• Set of tasks
A: In the online safety tips, which keyboard keys can be pressed to safely close a pop-up in Microsoft Windows?
B: Retype the passage of the online safety tips starting with "Popular social media" and going on through "worth checking out.".

[Text — start]

7. Change the background to avoid possible disclosure of personal information.
Meeting programs allows users to use virtual backgrounds, which cover whatever sensitive personal information is behind the user such as diplomas with photos hanging on the wall.
- Ensure that parent consent is obtained for the recording of classes for children below 18 years old. The Data Privacy Act of 2012 states that consent shall be evidenced by written, electronic or recorded means.
- Consider being present during online sessions, especially if the student is a minor.
- Teach basic online security such as not sharing passwords, phone numbers, names of household members, and other information, even with classmates.
- Keep the home computer in a location where it is easy to monitor. This way it would be easy to check on what the kids are looking at.
1. Open pop-ups, unknown emails, and links.
Pop-ups are small screens or windows that appear on top of web pages in your browser that advertisers use to attract attention. Hackers, on the other hand, use pop-ups to trick users to perform a simple task such as pressing a button to “Cancel” or “Close” a webpage. This action can download a virus or trigger multiple pop-ups. Users can safely close a pop-up in Microsoft Windows by pressing Ctrl-W or Alt-F4 in their keyboard.
Unknown e-mails or links can contain a malware that activates right away after opening or after clicking the link. Delete unknown e-mails and links and empty your Trash folder afterwards.
- Submit assignments, projects, and other requirements to teachers via social media.
Popular social media platforms are not designed for educational use and lacks the privacy protection for students. These platforms may collect sensitive personal information of students as they would a normal adult consumer. The personal information of students can be used by commercial, for-profit entities for targeted or behavioral advertising.
Teachers must use Learning Management Systems (LMS) for students to submit assignments and projects. The LP+365 School LMS is worth checking out.
- Take screenshots of the video feed of teachers and classmates.
Photos and video images of teacher and students, if not used for learning and taken without the parent’s consent is a violation of privacy. It could also end up in social media platforms and possibly subject the students to bullying and sexual comments.
- Share online links and their passwords.
Sharing online links and passwords, even to classmates, would make it easier for unscrupulous individual to take control of their account.

[Text — finish]
[Records provided — start]

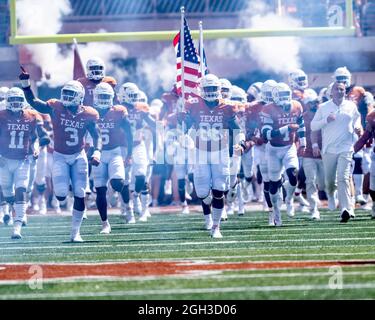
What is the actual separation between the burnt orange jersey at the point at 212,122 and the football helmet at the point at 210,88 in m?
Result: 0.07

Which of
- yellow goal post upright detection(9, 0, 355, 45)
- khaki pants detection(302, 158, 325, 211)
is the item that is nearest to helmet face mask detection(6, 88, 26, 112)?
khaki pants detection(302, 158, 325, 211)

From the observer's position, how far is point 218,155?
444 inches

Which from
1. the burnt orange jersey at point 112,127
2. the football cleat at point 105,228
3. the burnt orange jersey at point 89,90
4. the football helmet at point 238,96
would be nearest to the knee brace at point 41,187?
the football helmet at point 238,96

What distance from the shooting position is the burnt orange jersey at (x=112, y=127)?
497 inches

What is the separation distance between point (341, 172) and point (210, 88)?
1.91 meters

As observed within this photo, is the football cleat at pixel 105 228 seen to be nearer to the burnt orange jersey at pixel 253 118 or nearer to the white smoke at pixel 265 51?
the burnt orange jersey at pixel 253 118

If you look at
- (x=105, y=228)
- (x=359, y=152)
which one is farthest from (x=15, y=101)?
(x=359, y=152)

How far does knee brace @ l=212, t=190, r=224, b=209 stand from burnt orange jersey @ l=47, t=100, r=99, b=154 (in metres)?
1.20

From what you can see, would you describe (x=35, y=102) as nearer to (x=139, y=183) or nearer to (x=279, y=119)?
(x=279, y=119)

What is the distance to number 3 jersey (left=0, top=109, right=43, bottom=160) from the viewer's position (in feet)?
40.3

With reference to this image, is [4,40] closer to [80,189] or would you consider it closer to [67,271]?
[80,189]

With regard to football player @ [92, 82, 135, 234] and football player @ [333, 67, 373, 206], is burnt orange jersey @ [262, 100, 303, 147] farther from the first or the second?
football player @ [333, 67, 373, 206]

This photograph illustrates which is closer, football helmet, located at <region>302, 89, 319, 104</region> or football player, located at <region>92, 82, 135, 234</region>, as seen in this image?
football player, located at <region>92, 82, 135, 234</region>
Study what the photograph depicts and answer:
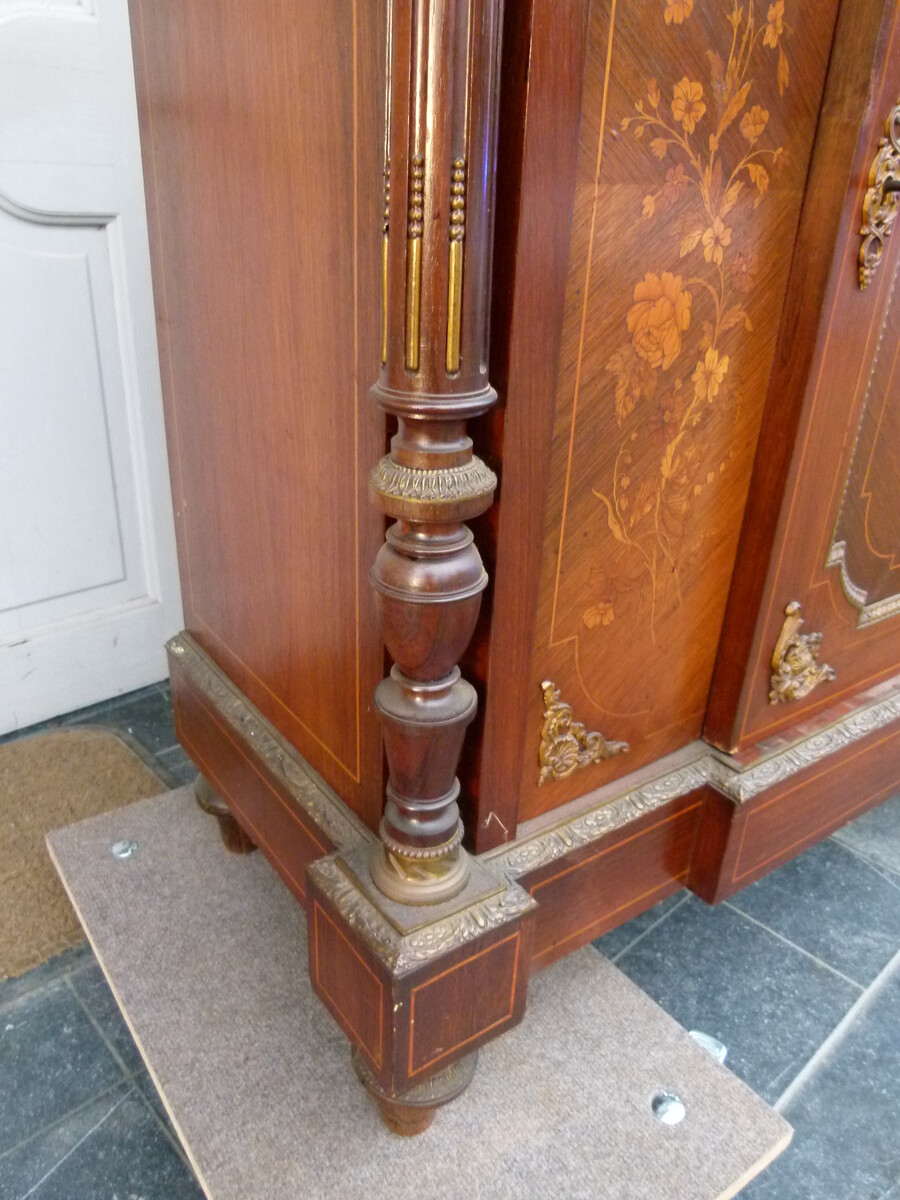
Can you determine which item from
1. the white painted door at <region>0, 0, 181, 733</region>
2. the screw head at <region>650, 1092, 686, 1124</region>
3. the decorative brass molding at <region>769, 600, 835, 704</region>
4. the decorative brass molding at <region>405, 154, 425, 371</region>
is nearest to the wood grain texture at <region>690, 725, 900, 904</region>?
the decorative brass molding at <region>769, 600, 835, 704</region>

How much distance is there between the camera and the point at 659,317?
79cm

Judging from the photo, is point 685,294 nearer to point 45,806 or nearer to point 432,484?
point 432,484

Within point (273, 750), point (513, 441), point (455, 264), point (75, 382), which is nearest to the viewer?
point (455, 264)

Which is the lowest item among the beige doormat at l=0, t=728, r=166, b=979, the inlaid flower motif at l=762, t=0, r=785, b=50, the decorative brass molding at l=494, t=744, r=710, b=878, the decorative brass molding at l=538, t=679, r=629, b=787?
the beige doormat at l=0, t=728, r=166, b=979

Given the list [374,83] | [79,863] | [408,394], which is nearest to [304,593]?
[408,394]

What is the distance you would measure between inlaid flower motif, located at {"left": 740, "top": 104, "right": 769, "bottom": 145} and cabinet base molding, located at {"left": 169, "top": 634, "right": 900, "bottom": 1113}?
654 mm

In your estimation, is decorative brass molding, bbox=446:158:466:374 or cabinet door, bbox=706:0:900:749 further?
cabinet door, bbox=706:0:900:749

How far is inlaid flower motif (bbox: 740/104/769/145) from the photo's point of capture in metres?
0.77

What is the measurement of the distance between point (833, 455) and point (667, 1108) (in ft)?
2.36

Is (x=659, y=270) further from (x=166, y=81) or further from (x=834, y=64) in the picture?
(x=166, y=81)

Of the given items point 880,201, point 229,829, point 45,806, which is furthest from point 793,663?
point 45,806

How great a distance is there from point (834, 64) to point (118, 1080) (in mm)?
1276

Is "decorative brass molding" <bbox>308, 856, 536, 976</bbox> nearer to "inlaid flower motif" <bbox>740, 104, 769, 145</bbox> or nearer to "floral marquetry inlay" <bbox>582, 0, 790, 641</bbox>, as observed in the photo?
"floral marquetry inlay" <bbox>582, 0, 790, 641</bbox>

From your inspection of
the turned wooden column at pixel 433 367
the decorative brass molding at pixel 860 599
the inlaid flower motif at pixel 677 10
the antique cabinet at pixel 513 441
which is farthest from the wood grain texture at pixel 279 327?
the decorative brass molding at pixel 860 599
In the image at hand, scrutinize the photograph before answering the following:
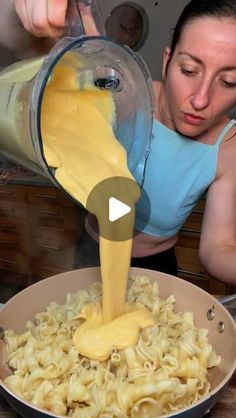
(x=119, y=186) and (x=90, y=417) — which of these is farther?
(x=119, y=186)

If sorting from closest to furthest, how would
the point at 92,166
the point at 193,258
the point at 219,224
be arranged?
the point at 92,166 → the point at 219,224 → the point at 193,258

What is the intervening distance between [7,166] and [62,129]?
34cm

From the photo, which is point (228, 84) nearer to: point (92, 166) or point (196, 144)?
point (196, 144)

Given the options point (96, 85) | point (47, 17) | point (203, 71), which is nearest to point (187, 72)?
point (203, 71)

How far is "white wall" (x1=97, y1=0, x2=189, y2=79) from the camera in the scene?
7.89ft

[Records provided — finish]

• Answers to the problems
A: Ctrl-W or Alt-F4.

B:
Popular social media platforms are not designed for educational use and lacks the privacy protection for students. These platforms may collect sensitive personal information of students as they would a normal adult consumer. The personal information of students can be used by commercial, for-profit entities for targeted or behavioral advertising.
Teachers must use Learning Management Systems (LMS) for students to submit assignments and projects. The LP+365 School LMS is worth checking out.